Task instructions ->
Copy every record exactly as it stands. Leave the pictures out.
+ + + + +
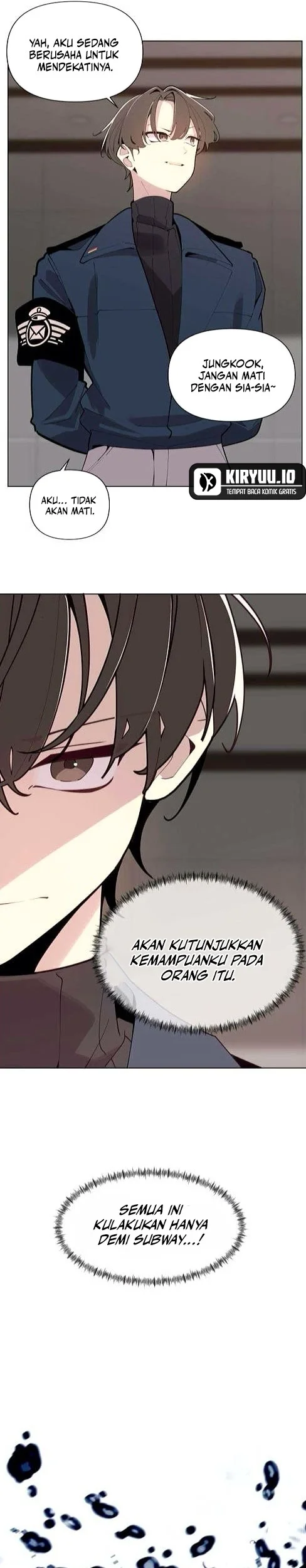 The Postman Walking Through the Apocalypse Chapter 5 Gambar 19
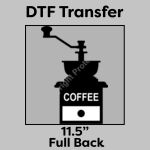 DTF Transfer 11.5" Thumbnail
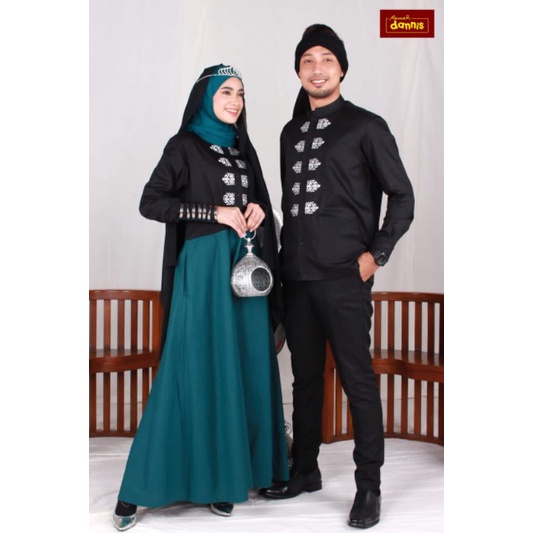 sale dannis 40% / abaya dannis / koko dannis / abaya dewasa / koko dewasa / abaya katun / koko katun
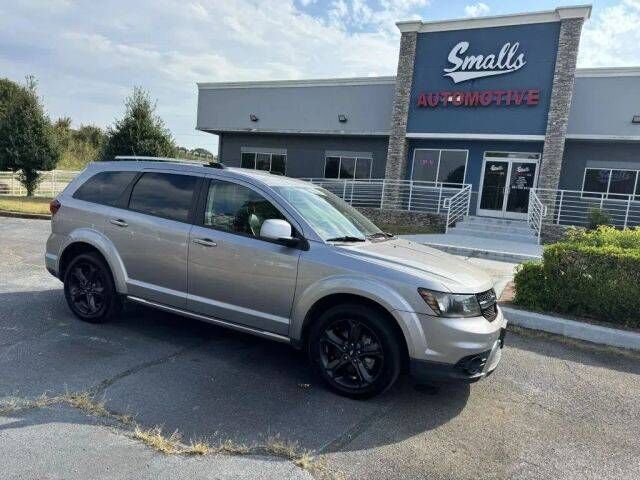 2018 DODGE Journey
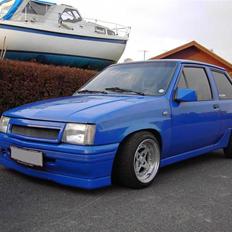 Opel Corsa A 1,6 GSi (SOLGT)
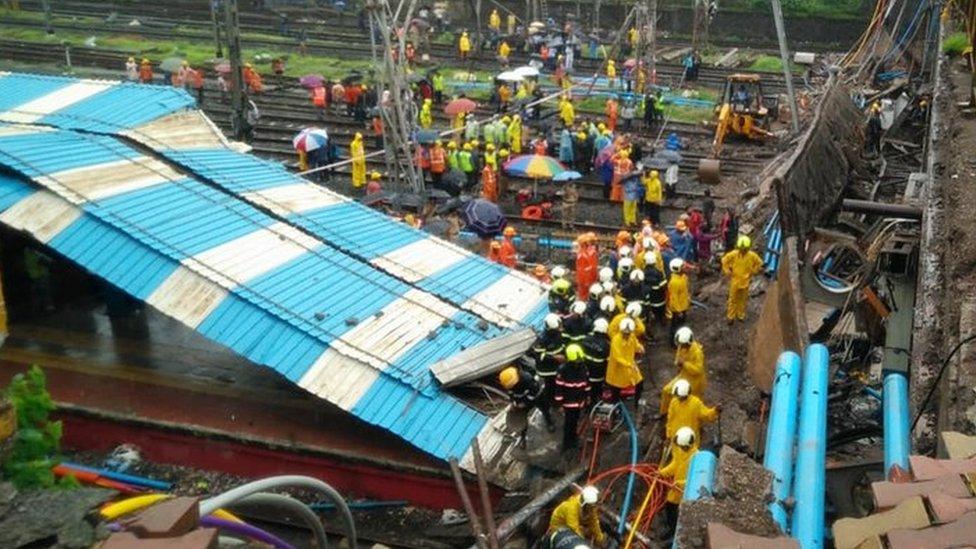 Mumbai monsoon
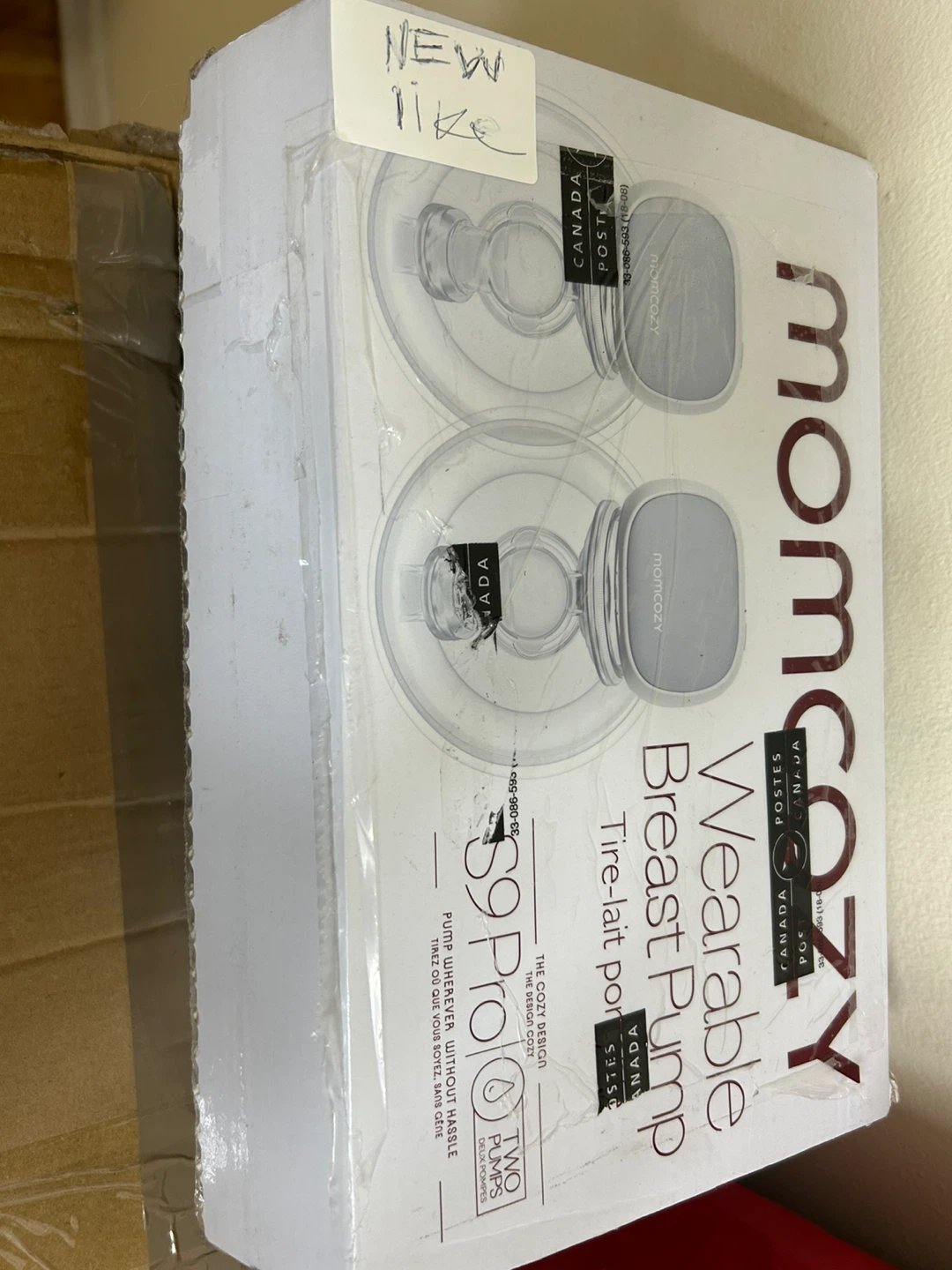Momcozy S9 Pro Wearable Breast Pump - photo 2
+ + + + +
Solution ->
 The Postman Walking Through the Apocalypse Chapter 5 Gambar 19
 DTF Transfer 11.5" Thumbnail
 sale dannis 40% / abaya dannis / koko dannis / abaya dewasa / koko dewasa / abaya katun / koko katun
 2018 DODGE Journey
 Opel Corsa A 1,6 GSi (SOLGT)
 Mumbai monsoon
Momcozy S9 Pro Wearable Breast Pump - photo 2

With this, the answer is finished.